DISADVANTAGES OF COMPUTER VISION
· It requires specialists to work upon — There is a huge necessity of specialist related to the field of Machine Learning and Artificial Intelligence. A professional can take full advantage of Computer Vision. that knows how those devices work.
· Spoiling: elimination of human factor can be good in some cases. But when the machine or device fails, it doesn’t announce or anticipate that problem. But a person can tell beforehand when the someone won’t come.
· Failing in image processing: It is highly probable that Computer Vision and image processing will fail, when the device fails because of a virus or other software issues. But if we don’t solve the matter, the functions of the device can disappear. It can freeze the entire production in the case of warehouses.
· A computer with the Internet is one of the greatest tools in history to learn about anything. It’s simple to become overly reliant on a computer and other electronic devices. For example, for finding spelling errors a spell checker is a great tool.
COMPUTER VISION APPLICATIONS
There are many computer vision applications get in the market.
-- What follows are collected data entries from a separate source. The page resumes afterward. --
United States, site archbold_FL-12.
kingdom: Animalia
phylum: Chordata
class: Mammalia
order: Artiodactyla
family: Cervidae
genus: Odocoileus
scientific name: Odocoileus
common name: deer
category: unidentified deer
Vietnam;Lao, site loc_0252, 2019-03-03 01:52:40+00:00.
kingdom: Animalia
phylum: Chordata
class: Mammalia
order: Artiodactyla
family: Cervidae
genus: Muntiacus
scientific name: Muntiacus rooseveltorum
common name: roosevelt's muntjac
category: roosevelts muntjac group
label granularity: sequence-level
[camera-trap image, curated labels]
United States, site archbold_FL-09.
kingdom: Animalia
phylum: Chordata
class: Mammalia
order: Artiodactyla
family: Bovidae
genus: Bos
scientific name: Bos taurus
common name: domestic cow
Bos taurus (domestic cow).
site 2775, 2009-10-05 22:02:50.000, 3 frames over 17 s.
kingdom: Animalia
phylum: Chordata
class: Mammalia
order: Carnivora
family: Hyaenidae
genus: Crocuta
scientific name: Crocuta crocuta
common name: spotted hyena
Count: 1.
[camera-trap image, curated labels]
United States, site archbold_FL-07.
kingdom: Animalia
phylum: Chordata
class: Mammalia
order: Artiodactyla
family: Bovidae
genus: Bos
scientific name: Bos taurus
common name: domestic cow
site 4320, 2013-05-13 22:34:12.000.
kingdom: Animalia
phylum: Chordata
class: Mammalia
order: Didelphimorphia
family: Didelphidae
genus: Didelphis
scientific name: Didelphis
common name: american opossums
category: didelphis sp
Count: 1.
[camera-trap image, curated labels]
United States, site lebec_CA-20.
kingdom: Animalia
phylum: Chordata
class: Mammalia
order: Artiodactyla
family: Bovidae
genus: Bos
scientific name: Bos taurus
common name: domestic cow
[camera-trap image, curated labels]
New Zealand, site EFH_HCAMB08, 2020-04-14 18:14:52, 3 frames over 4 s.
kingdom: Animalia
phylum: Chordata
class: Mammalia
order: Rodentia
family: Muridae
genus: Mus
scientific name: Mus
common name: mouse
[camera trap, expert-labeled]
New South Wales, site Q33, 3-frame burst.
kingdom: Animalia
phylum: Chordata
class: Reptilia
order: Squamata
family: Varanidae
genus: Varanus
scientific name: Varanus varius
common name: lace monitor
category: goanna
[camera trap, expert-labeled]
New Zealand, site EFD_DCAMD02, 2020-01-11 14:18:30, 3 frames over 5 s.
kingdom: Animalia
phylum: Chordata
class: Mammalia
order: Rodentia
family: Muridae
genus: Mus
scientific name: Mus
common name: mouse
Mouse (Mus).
Below are just a few:
· It helps in Automatic inspection i.e. image-based automated inspection, e.g., in manufacturing applications
· It helps to Assist humans in identification tasks i.e. to identify object/species using their properties, e.g., a species identification system
· It is used in Controlling processes (in a way of monitoring robots), e.g., an industrial robot
· It is used in Detecting events, e.g., for visual surveillance or people counting
· It is used for Modeling objects or environments (using drones can analyses about climatic factors that leads to change in vegetation, etc.), e.g., medical image analysis or topographical modeling.
· It helps in Navigation, e.g., by an autonomous vehicle or mobile robot
· It helps in Organizing information, e.g., for indexing databases of images and image sequences
· Facebook uses facial recognition (“DeepFace”) when automatically tagging photos that are posted to your profile. After negative feedback from many audiences thanks to privacy, Facebook only allows the recognition is for opt into it.
· Cars — Computer vision is a hot topic in the car industry. Companies like Tesla and Google are building self-driving cars. Cars today have Adaptive/Dynamic cruise control that has the power to take care of a secure distance from the vehicles ahead.